Le stress des élèves à l’école
Interview d’André Giordan sur le stress (Nice Matin)
NC. - Une enquête de l’OCDE a montré que les écoliers français étaient les plus angoissés des pays développés.
AG. - Disons d’entrée que le stress est un concept aux contours flous. Le stress, de l’anglais "distress" (détresse) est une réaction nécessaire et même essentielle à notre survie. C’est une façon de réagir face à une situation perturbante. Un peu de stress est bon pour stimuler l’apprendre. Regardez du côté des acteurs ! Le problème est quand il perdure, quand il devient gratuit parce que le jeune n’a pas appris à le maîtriser ou à le dépasser. Or rien n’est fait à ce jour à l’école pour le travailler. Au contraire, il existe une tradition scolaire française inutile pour le perpétuer.
NC. - À qui la faute ? Aux parents, trop soucieux de la réussite de leurs enfants ? Aux enseignants pratiquant plus volontiers la sanction que l’encouragement ?
AG. - La pression de notre société devient très importante pour tout. Le Bureau international du travail (BIT) a évalué que le nombre de gens "stressés" a doublé en 10 ans. Les femmes sont plus affectées que les hommes. La Communauté européenne estime entre 3 et 4 % du PIB la charge due aux stress. On trouve ainsi des parents déjà angoissés pour les études de leurs chérubins dès l’école maternelle ! L’école ne fait rien pour en limiter le phénomène, notamment au Collège. Les lieux sont impersonnels, les programmes dithyrambiques et impensés, la convivialité absente des salles de classe et des cours de récréation. C’est une évaluation d’ensemble ; quelques enseignants en ont bien pris conscience.
NC. - Quelles sont les tranches d'âges les plus touchées par ce stress ? Les plus jeunes sont-ils aussi concernés?
AG. - Le stress se rencontre davantage chez les jeunes enfants qui entrent au premier cycle du primaire. Toutefois, il n'est pas rare de retrouver cette même angoisse chez les élèves du secondaire et même chez les plus vieux, notamment quand on approche des contrôles et du bac. En fait, plus les changements sont destabilisants sans raison, plus l'écolier est susceptible d'être stressé.
NC. - Quelle est l’incidence du stress vécu à l’école sur l’apprentissage et de façon plus générale la réussite scolaire ?
AG.- Un stress pas contrôlé, prolongé a des conséquences négatives sur l’organisme, notamment sur le cerveau, et à plus long terme sur la santé. Si le stress perdure, l’organisme est incapable de faire face, l’enfant passe à une phase d’épuisement. Ses défenses immunitaires s’effondrent, il est souvent malade. Dans un état de tension excessive, sa soupape de sécurité explose. Apparaissent alors une fatigue chronique, d’où un fort absentéisme, parfois la colère, voire même la dépression. Tout cela est contreproductif à l’apprendre…
NC.- Quelles mesures peuvent adopter les enfants pour vivre de façon plus sereine leur scolarité ?

DONNÉES FOURNIES:

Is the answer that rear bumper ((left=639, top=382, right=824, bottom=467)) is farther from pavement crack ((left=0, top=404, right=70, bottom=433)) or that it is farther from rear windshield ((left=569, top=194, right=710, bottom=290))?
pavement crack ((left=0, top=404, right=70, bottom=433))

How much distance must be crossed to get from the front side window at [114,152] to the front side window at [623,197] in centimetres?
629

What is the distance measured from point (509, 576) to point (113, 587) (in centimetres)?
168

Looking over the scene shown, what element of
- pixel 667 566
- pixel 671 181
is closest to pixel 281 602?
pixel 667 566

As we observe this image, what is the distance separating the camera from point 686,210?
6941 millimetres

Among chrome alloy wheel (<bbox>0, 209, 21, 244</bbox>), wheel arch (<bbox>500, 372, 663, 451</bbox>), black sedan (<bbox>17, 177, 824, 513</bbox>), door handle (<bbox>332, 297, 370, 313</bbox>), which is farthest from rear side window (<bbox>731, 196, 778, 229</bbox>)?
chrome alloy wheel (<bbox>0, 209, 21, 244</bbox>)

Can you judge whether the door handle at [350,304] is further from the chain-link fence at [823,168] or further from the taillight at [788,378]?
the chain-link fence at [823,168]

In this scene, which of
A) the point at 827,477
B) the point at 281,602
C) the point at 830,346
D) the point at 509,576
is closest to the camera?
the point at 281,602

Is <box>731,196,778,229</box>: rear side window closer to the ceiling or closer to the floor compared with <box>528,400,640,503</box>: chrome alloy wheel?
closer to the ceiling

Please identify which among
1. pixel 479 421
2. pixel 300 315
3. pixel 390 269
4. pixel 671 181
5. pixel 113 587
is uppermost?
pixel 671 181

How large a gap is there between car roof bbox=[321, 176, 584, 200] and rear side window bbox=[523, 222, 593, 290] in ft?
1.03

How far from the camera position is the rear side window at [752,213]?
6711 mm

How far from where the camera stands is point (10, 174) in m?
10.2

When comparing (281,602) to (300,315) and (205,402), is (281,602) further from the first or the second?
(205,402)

TÂCHE A:
Relevez toutes les organisations internationales nommées dans l'interview sur le stress des élèves.
TÂCHE B:
Recopiez le listing de la ligne contenant "How large a" jusqu'à la fin, en changeant "rear side window" en "back window" sans rien modifier d'autre.

RÉPONSE RÉDIGÉE A:
- L'OCDE
- Le Bureau international du travail (BIT)
- La Communauté européenne

RÉPONSE RÉDIGÉE B:
How large a gap is there between car roof bbox=[321, 176, 584, 200] and back window bbox=[523, 222, 593, 290] in ft?
1.03

How far from the camera position is the back window at [752,213]?
6711 mm

How far from where the camera stands is point (10, 174) in m?
10.2

When comparing (281,602) to (300,315) and (205,402), is (281,602) further from the first or the second?
(205,402)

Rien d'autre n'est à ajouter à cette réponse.